Instructions for the task = Rewrite the data starting with the line that contains "How far do (x=40, y=144)" and going on through the line that contains "4.14 meters", changing "camera" to "viewer" and keeping everything else the same.

★ ★ ★ ★

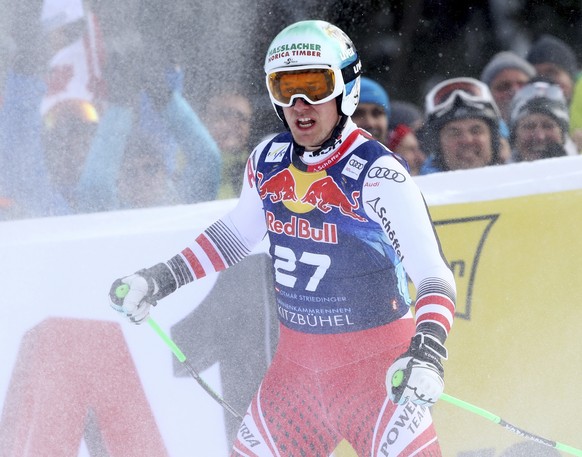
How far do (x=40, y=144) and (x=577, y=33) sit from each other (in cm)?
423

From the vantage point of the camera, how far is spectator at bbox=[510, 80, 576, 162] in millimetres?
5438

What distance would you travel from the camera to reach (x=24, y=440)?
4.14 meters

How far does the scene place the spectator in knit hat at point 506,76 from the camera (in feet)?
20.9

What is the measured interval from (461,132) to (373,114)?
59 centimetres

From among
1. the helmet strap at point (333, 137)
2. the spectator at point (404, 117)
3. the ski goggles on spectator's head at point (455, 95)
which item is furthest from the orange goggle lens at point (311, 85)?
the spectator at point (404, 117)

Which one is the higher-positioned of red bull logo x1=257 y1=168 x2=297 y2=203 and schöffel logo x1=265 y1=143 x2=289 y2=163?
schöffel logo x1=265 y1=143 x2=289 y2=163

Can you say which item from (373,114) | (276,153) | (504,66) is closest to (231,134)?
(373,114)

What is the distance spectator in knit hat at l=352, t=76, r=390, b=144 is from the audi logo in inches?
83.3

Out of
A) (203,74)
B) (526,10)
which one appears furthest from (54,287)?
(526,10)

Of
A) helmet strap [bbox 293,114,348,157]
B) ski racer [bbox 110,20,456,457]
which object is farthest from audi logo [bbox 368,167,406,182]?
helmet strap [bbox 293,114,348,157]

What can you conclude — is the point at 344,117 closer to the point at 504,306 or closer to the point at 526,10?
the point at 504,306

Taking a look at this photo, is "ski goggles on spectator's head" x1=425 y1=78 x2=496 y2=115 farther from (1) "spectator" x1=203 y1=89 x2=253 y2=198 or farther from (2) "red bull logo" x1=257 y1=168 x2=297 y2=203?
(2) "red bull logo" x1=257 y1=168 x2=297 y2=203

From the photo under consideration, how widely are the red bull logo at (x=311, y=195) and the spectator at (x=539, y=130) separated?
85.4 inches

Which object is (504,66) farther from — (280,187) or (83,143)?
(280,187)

★ ★ ★ ★

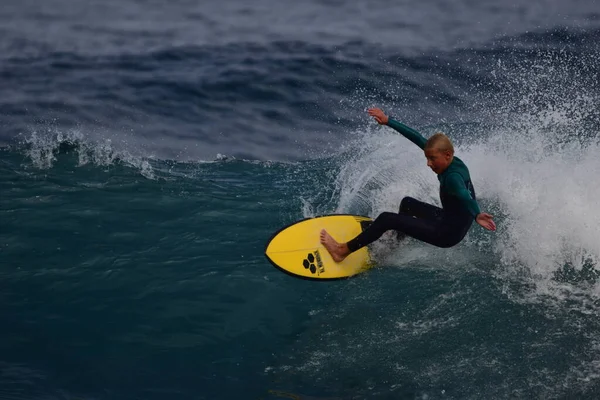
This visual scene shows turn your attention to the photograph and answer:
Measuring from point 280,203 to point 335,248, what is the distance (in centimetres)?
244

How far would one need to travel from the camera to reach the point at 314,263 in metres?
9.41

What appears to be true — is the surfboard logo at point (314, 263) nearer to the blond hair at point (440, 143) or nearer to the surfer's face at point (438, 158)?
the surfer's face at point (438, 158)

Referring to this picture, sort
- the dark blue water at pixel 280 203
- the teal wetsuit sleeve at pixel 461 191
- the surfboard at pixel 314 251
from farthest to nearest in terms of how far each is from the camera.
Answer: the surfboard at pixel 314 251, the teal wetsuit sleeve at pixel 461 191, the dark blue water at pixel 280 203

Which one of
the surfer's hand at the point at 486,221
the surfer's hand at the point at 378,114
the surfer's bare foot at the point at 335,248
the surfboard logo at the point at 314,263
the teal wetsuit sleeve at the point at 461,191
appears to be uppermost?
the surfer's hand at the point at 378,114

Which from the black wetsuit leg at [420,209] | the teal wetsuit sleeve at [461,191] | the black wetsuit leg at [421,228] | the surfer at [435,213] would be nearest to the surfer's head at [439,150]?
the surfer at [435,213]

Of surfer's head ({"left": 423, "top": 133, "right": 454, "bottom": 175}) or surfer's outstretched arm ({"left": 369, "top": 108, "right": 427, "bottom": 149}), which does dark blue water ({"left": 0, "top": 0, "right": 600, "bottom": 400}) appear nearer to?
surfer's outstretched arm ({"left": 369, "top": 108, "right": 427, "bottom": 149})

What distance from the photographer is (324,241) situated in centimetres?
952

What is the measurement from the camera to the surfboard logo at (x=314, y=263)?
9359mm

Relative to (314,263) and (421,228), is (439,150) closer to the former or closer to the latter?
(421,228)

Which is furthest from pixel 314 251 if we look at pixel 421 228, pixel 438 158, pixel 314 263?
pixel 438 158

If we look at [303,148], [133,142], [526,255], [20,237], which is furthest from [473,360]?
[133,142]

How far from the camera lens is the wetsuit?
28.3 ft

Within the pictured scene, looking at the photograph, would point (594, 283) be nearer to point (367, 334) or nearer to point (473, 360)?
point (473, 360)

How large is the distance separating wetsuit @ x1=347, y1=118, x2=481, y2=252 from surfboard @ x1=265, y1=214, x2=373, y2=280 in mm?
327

★ ★ ★ ★

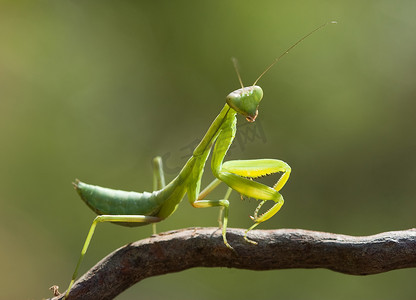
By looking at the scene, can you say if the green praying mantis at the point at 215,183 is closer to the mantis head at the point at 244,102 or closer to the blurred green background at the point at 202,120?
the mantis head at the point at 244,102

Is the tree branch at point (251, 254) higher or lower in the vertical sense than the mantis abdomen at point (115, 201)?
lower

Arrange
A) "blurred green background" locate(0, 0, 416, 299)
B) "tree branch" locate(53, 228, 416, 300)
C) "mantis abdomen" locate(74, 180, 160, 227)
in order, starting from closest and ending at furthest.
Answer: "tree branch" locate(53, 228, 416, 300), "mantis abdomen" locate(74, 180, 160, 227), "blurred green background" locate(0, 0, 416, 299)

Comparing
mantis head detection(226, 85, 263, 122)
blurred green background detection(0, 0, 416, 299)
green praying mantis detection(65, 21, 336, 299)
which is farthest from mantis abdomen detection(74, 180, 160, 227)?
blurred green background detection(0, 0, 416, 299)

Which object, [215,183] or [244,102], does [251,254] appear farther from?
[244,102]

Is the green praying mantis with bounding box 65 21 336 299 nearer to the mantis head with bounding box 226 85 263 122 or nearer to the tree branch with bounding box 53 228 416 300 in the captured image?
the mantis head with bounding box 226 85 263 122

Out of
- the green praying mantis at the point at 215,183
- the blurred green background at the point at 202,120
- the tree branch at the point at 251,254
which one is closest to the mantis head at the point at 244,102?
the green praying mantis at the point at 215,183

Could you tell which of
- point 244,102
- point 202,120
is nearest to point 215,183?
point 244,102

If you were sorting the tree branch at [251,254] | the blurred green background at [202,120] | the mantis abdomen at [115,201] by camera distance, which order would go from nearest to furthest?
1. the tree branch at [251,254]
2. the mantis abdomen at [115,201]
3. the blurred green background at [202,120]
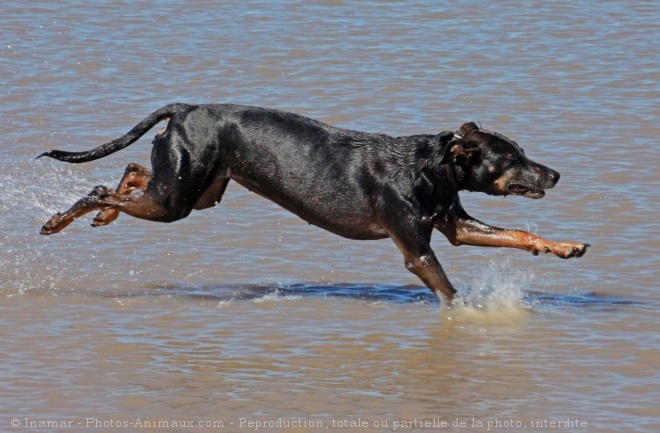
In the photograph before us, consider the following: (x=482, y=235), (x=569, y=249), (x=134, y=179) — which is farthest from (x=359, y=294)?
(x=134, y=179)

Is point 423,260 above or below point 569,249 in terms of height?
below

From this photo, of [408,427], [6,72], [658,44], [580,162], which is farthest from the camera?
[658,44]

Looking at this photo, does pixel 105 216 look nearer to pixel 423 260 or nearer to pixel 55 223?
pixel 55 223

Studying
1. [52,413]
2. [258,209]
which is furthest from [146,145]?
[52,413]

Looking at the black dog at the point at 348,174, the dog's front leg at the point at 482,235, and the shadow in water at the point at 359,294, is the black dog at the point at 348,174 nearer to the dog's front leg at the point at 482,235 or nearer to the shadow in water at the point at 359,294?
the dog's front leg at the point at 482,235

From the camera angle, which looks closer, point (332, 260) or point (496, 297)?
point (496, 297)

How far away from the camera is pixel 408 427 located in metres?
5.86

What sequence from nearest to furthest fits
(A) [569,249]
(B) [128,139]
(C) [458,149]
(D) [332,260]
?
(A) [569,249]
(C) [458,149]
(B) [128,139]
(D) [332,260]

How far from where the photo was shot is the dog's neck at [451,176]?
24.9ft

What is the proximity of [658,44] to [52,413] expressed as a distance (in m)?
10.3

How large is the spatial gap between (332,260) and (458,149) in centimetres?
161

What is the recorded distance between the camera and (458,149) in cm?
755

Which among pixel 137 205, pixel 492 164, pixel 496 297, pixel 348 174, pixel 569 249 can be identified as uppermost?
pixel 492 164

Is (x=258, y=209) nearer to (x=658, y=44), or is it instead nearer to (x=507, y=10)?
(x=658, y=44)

★ ★ ★ ★

Output =
How far do (x=40, y=144) and (x=577, y=33) sit from each other (in cm)?
423

From the vantage point of the viewer, how far is spectator at bbox=[510, 80, 576, 162] in millimetres?
5438

What distance would you travel from the viewer to reach (x=24, y=440)?
4.14 meters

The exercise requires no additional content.